He playfully elbowed Kirishima’s side. “Who knows, maybe Bakugou will decide not to show this year. He keeps threatening never to come back.”
“Ah man, that’d be sad, though. You haven’t seen him in, what, almost half a year?”
“That’s because he never texts me back!” Kaminari complained noisily, throwing his hands up. “I can only get a hold of him if you’re texting him for me.”
Shrugging one shoulder, Kirishima commiserated, “Yeah. That’s just how he is.”
“Eight years! Eight years since we graduated, Kirishima, and that jackass hasn’t changed a bit. I’ve wasted some of my best emojis on him.” Kaminari crossed his arms over his chest, and despite his whining, he wore a bright, wide grin that warmed Kirishima all the way to the tips of his toes. “I hope he comes. Sero and Ashido said they could come this year, so if he does, we’ll have the whole gang back in one place.”
Kirishima smiled too, the full top row of his pointed teeth showing. That sounded nice. After high school, everyone had become consumed by college and career life, and the longer time stretched onward, the harder it grew to get together as a group. Adulthood seemed such a cheap imitation of the golden days, back when life was no easier, but filled with a sense of purpose and an unbridled joy for the present.
At least, though, this hadn’t changed.
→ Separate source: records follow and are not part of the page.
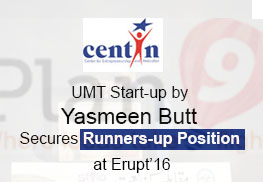 UMT Start-up by Yasmeen Butt Secures Runners-up Position at Erupt 16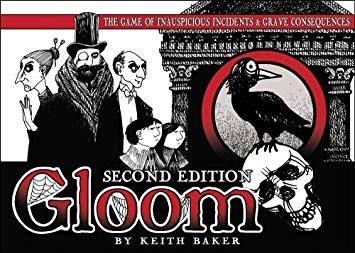Box art for Gloom ( source: Published by Atlas Games )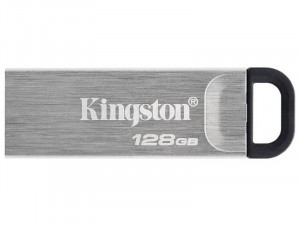 Kingston DTK DataTraveler Kyson DTKN128GB 128GB USB3.2 Pendrive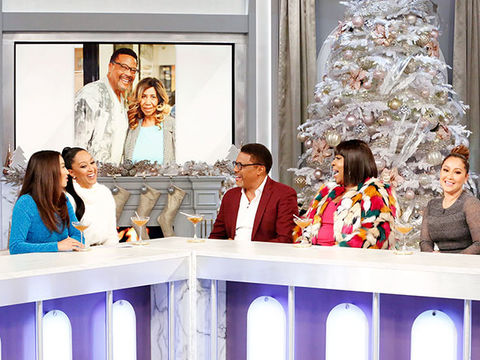 Judge Mathis Talks About Good Friend Aretha Franklin, and Why He's Surprised…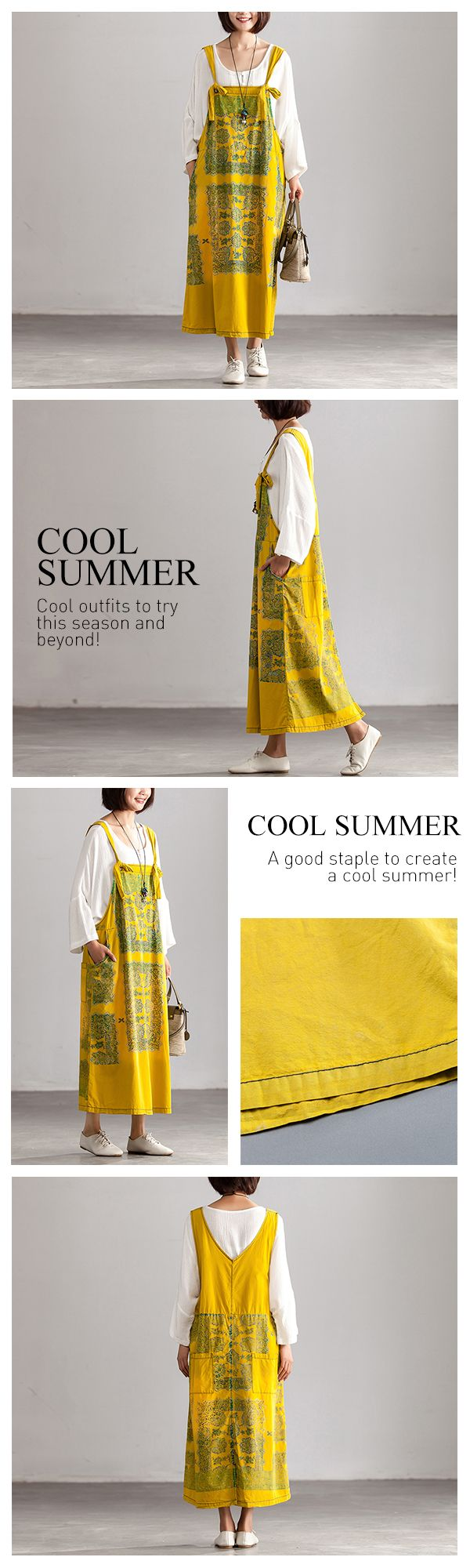Summer floral pockets yellow long strap dress elbise pinterest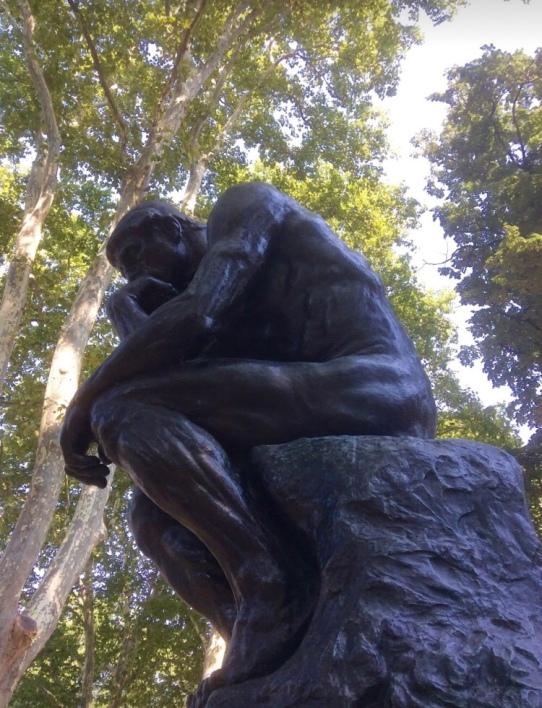 Rodin Philadlephia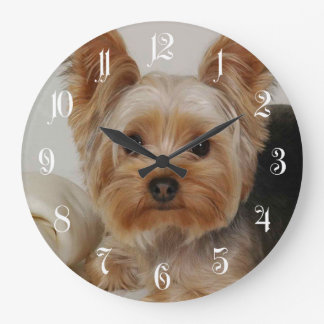 Yorkshire Terrier Large Clock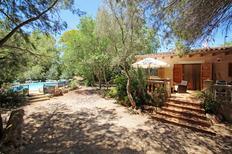 Maison de vacances 1635862 pour 4 personnes , Campos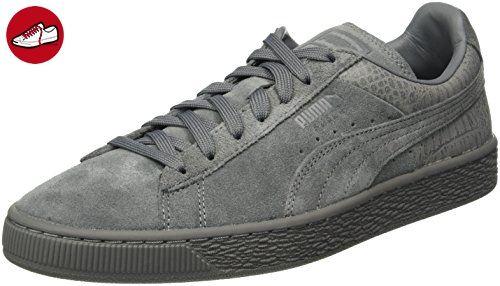 Schuhe Puma Suede Classic Casual Emboss rot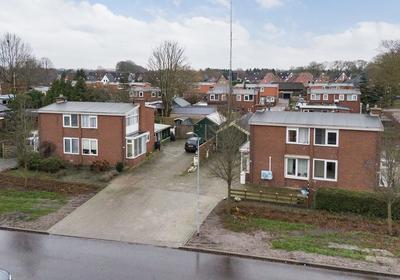 Ringlaan 103 in Nieuw-Amsterdam 7833 CC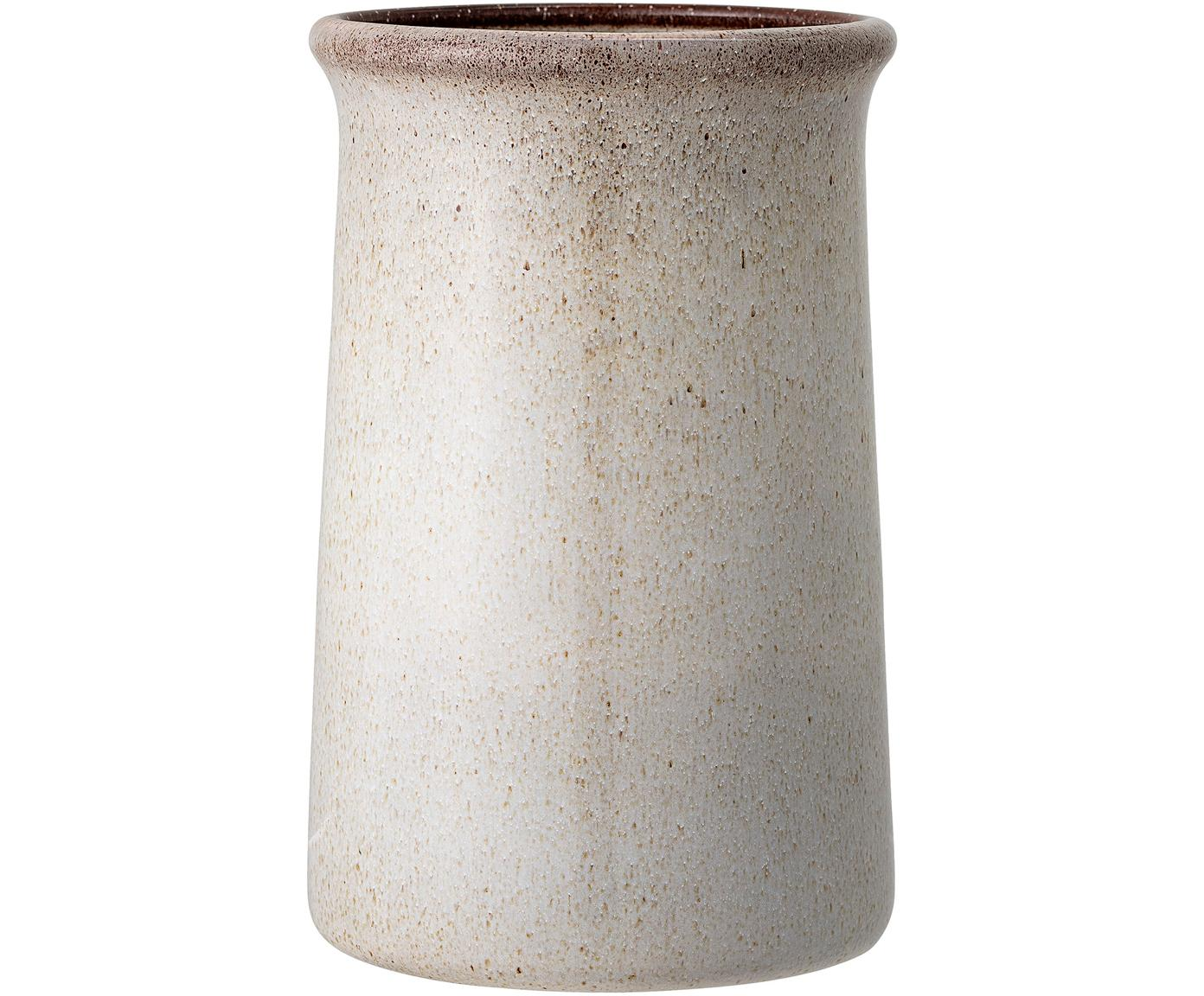 Flessenkoeler Sandrine, Keramiek, Grijs, Ø 15 cm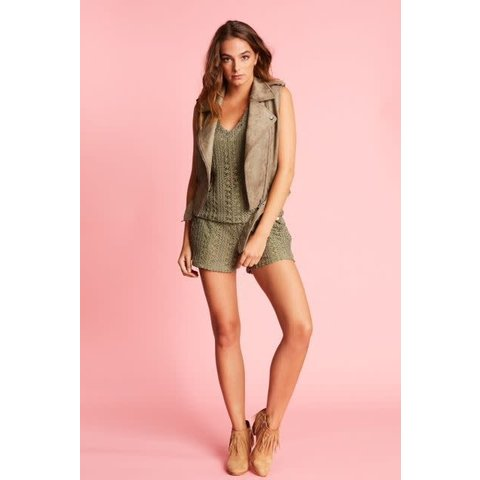 Gilet Faux Suede Light Army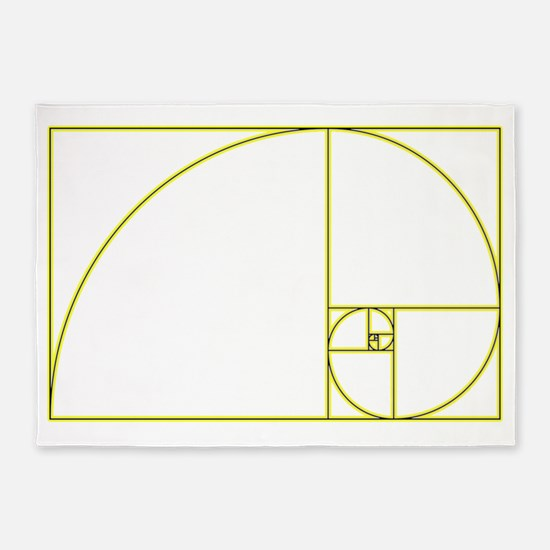 Golden Ratio 5'x7'Area Rug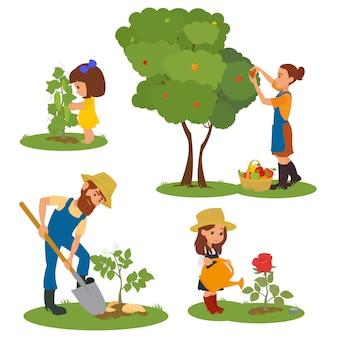 Erwachsene und kinder, die im garten arbeiten. eine familie mit kindern, die sich um pflanzen kümmert.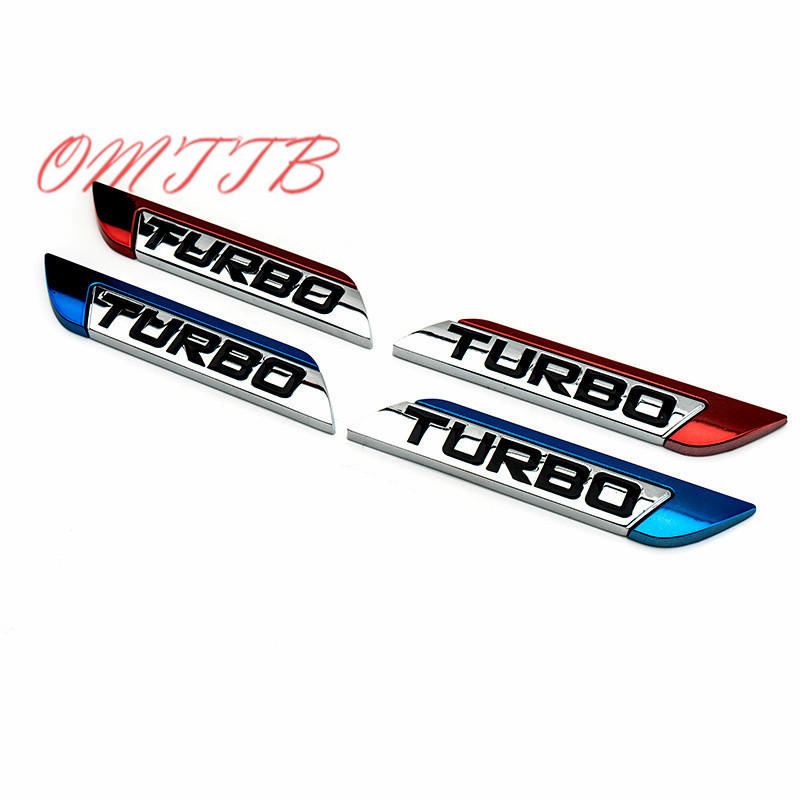 3D Metal TURBO Emblem Sticker Body Rear Tailgate Badge Car cover For Ford Focus 2 3 ST R ...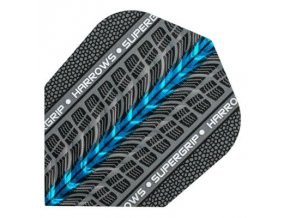 Letky SUPERGRIP standard grey/blue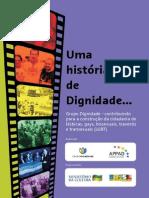 livro-dignidade.pdf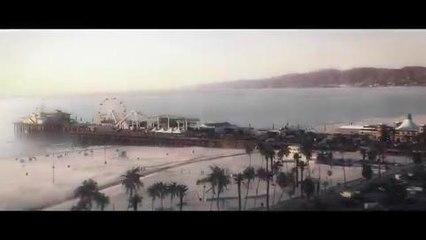 The Crew - premierowy trailer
He and Kaminari were the only ones who had not aged each other, or matured each other, or lost something of their friendship to life’s changes. For that, Kirishima was grateful.
Pulling his arm away, Kirishima checked his watch and announced, “We gotta leave in ten minutes. Wanna split the cab fare?”
Mouth stretching into a thin, sheepish line, Kaminari argued, “Don’t you owe me? For getting you ready, and all.”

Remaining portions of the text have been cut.